As a teammate, I would have been hurt. As a coach I would have felt guilty since, ultimately, any critique of Cam falls on Ron Rivera. I’m usually a huge Rivera fan–he helped the Chicago Bears to a Super Bowl Championship as a player in 1985, and an NFC Championship as a coach in 2006; that said, I am not a fan of the Carolina style–they make splash and ride their own wave, instead of adhering to a process based on substance and proven effectiveness. And if you don’t believe me, check out Carol Dweck’s mindset research. In short, she and her team at Stanford tracked the performance of two groups:

  1. a group nurtured on the “momentum” of praise (my term), consistently reminded of how talented and smart they were, so that every good grade reinforced the idea, and
  2. a group nurtured on the logic of sensible procedure, reflecting on the successful processes which led them to a similar number of good grades.

When all of the children faced adversity–an unpassable test–they reacted in two distinct ways: the second group engaged in their usual reflection and did some critical appraisal of their process (perhaps I didn’t study as much as I should have), while the first group–the “momentum” group–begins to question who they are as students (maybe I’m not as smart as I thought). That is exactly what happens to teams who begin to (sorry for the cliché) read their own press clippings. They begin to believe that there is something inherently good about them relative to other teams, something fundamentally better, and as long as the results align (they’re ahead on the scoreboard), then things generally work out in their favor. But when that identity is questioned, they fold. The game-by-game box scores from Carolina’s season reflects this exactly: when they took an early lead, they won; when they fell behind (twice this season), they lost.

When the season was on the line, when the loose ball was on the ground, when the Carolina offense took the field one last time, they had already lost.
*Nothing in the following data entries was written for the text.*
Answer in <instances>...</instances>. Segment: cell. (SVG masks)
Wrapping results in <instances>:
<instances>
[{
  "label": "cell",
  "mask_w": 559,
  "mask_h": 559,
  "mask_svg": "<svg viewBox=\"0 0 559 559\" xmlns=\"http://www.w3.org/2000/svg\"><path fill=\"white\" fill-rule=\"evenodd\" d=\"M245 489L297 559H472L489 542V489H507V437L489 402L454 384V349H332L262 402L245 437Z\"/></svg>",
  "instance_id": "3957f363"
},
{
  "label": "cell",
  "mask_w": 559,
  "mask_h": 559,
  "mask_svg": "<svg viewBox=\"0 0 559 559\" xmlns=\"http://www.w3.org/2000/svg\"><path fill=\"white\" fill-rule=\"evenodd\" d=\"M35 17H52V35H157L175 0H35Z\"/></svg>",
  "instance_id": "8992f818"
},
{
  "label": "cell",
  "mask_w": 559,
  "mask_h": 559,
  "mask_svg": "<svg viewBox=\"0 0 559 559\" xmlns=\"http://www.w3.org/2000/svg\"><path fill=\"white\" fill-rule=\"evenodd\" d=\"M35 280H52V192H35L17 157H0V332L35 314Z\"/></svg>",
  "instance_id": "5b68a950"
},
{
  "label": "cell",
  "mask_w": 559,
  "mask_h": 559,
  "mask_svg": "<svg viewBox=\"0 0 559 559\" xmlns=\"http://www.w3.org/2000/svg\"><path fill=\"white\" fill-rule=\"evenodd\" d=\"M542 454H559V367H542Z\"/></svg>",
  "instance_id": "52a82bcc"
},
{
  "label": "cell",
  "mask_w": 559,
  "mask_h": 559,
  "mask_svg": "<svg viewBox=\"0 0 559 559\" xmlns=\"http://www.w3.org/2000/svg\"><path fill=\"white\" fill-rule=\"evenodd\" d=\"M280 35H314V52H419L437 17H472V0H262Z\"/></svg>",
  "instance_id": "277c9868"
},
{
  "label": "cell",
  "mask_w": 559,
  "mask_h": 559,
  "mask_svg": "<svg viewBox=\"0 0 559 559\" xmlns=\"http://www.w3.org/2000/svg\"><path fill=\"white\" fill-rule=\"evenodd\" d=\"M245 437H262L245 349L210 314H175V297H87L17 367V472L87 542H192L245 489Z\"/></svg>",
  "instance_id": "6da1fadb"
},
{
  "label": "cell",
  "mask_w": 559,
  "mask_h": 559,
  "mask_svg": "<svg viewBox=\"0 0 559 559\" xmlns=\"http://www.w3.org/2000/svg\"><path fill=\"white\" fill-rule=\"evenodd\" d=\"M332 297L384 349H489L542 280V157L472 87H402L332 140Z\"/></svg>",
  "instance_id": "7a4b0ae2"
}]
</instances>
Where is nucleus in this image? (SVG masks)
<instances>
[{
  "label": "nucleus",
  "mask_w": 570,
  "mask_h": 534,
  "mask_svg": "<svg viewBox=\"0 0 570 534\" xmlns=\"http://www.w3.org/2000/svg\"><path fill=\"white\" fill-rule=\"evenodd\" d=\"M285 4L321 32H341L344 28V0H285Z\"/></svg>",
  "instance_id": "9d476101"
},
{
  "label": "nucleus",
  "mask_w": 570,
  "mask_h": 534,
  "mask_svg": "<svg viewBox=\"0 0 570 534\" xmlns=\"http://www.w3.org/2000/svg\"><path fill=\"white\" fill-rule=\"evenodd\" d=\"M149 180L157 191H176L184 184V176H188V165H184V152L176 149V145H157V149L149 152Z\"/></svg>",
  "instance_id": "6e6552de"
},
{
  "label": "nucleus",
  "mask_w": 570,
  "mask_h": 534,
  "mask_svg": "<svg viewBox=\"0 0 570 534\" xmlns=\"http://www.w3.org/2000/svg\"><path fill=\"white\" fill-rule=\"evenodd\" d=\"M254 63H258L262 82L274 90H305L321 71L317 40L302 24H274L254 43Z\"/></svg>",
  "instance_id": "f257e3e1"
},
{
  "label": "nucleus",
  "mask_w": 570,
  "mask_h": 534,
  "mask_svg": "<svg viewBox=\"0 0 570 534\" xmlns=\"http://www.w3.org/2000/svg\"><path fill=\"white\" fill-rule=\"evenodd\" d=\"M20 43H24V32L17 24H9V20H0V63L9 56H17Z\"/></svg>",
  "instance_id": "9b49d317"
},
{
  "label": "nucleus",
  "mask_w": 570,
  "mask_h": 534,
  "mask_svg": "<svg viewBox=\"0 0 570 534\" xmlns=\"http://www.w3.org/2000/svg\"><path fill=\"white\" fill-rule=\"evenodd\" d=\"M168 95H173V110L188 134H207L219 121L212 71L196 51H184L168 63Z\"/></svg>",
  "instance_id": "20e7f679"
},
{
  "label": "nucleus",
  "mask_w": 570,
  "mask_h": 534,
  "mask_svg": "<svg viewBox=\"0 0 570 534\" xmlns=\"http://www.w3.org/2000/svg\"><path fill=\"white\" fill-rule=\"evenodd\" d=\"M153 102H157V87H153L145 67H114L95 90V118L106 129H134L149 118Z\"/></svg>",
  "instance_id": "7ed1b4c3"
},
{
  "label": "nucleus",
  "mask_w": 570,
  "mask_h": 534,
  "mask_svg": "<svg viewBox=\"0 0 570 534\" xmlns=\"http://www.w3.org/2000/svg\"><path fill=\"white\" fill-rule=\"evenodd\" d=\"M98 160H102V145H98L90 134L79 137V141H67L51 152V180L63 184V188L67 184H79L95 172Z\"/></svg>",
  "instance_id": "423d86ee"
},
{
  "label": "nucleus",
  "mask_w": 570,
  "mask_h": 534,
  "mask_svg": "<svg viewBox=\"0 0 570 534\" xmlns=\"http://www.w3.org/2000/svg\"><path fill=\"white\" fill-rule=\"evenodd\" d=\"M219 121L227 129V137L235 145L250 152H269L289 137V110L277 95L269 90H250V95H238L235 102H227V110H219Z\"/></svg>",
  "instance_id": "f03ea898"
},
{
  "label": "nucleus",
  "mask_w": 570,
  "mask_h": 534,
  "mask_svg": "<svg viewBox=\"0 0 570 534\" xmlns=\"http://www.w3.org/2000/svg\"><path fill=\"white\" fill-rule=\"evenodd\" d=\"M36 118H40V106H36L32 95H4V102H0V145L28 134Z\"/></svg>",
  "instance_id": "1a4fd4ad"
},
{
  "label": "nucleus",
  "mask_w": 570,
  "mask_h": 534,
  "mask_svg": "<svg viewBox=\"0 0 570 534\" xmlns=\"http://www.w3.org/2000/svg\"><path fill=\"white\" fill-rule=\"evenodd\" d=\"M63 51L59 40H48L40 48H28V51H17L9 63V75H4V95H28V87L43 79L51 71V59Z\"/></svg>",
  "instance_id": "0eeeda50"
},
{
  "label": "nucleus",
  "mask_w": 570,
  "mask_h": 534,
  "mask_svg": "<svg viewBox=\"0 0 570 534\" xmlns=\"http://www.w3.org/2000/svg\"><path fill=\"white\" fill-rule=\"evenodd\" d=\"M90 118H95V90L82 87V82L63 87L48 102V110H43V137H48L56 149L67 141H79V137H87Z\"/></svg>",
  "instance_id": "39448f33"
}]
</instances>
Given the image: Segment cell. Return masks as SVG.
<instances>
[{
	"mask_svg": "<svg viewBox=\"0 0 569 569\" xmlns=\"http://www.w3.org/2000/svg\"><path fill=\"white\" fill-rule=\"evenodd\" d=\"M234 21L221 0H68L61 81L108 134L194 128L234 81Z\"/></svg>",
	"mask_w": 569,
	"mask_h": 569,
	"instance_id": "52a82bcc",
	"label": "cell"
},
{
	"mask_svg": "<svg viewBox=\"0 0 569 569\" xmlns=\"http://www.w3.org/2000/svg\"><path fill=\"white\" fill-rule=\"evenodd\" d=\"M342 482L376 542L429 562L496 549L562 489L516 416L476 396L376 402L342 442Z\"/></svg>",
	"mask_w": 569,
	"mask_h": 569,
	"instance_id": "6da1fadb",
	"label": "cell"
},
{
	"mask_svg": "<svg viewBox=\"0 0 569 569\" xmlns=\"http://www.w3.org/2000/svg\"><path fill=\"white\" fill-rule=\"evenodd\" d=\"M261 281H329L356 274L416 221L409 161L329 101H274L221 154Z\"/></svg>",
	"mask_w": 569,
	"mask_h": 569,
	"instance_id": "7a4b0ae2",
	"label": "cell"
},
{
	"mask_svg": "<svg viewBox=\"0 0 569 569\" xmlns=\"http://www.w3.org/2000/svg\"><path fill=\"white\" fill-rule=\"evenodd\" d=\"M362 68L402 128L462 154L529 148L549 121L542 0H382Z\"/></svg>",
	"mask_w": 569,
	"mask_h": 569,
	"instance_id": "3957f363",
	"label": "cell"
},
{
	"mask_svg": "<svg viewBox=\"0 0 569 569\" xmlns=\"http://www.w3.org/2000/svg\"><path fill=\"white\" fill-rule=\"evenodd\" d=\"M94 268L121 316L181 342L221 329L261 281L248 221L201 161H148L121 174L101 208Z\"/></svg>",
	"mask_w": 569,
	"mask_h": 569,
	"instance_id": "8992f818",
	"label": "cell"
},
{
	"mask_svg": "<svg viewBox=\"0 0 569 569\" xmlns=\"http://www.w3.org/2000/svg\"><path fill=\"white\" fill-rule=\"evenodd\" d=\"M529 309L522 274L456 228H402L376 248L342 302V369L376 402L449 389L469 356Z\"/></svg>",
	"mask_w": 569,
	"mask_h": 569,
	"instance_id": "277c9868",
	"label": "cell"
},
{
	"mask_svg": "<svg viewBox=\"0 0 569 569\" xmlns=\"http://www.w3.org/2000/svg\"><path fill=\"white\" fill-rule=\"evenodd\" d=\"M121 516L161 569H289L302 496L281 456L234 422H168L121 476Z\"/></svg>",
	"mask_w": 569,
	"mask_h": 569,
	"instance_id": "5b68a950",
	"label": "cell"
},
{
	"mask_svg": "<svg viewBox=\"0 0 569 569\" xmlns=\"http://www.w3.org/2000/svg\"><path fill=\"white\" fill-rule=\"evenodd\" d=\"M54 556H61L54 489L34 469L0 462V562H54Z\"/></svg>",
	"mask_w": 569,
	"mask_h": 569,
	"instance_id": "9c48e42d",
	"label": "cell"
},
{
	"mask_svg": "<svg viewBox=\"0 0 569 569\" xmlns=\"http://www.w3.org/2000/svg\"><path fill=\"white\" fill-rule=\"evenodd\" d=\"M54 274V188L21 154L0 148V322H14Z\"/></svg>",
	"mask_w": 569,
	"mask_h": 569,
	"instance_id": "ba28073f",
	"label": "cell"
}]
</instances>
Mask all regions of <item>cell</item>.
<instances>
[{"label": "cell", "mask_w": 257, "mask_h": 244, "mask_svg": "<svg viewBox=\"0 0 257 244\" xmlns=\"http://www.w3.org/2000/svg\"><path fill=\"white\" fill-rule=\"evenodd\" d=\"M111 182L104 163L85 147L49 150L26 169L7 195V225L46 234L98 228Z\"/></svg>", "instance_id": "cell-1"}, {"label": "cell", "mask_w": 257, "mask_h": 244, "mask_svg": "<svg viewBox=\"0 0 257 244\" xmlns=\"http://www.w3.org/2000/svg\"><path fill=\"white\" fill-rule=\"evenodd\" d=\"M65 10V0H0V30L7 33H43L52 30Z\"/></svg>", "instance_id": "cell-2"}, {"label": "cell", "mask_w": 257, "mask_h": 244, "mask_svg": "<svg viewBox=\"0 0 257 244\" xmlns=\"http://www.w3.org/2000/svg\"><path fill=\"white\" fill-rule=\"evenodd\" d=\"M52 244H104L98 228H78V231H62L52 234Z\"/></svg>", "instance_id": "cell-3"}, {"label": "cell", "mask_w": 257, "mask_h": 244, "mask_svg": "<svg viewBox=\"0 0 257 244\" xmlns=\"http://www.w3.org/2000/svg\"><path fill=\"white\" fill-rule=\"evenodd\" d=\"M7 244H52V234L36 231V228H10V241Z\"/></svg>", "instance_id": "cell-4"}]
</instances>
That is my critique of Cam’s Panthers. It has nothing to do with the way I expect him to behave at the podium (honestly, how many fans would have even noticed, were it not so harshly replayed–99% tune out before the players leave the field, cleaning up after their Super Bowl parties or hunting a surge-rate Uber). I am not condoning his actions in that moment, partially because I’m not sure I have the right to, but also because I care far less about his press conference than how he performs as a leader in the heat of the battle. The rest of that stuff is fluff anyway–mostly sizzle, very little steak.

Just dive on it…

Cam will be fine. And I believe that Cam and the Panthers will be back–they are a strong football team. My hope is that by next fall, we will have adjusted the lens through which we see him. Let’s evaluate him on his ability as an athlete and his decisions as a leader, rather than how well he handles his press conferences. We can ask him to jump on a fumble, but we cannot ask him to fit a mold that was not designed with him in mind.

If Cam decides that he is not satisfied with his postgame press conference, then he will work to improve in the ways he sees fit; no one can question his work ethic or desire. He and Ron will determine, in that specific scenario, what is best for the Panthers.

I would be happy to see Cam enhance his podium presence, if only to give credence to the good things he has to say. While it is unfair to suggest that there is one way he should act, it is fair to say that if he continues to act the way he did on the evening of the Super Bowl, fewer will listen. His teammates love him. His coaches love him. Those who meet him are taken by his confidence and charm. Next season, he will decide which face he wants to put forward–my hope is that it is a continually enhanced version of his own.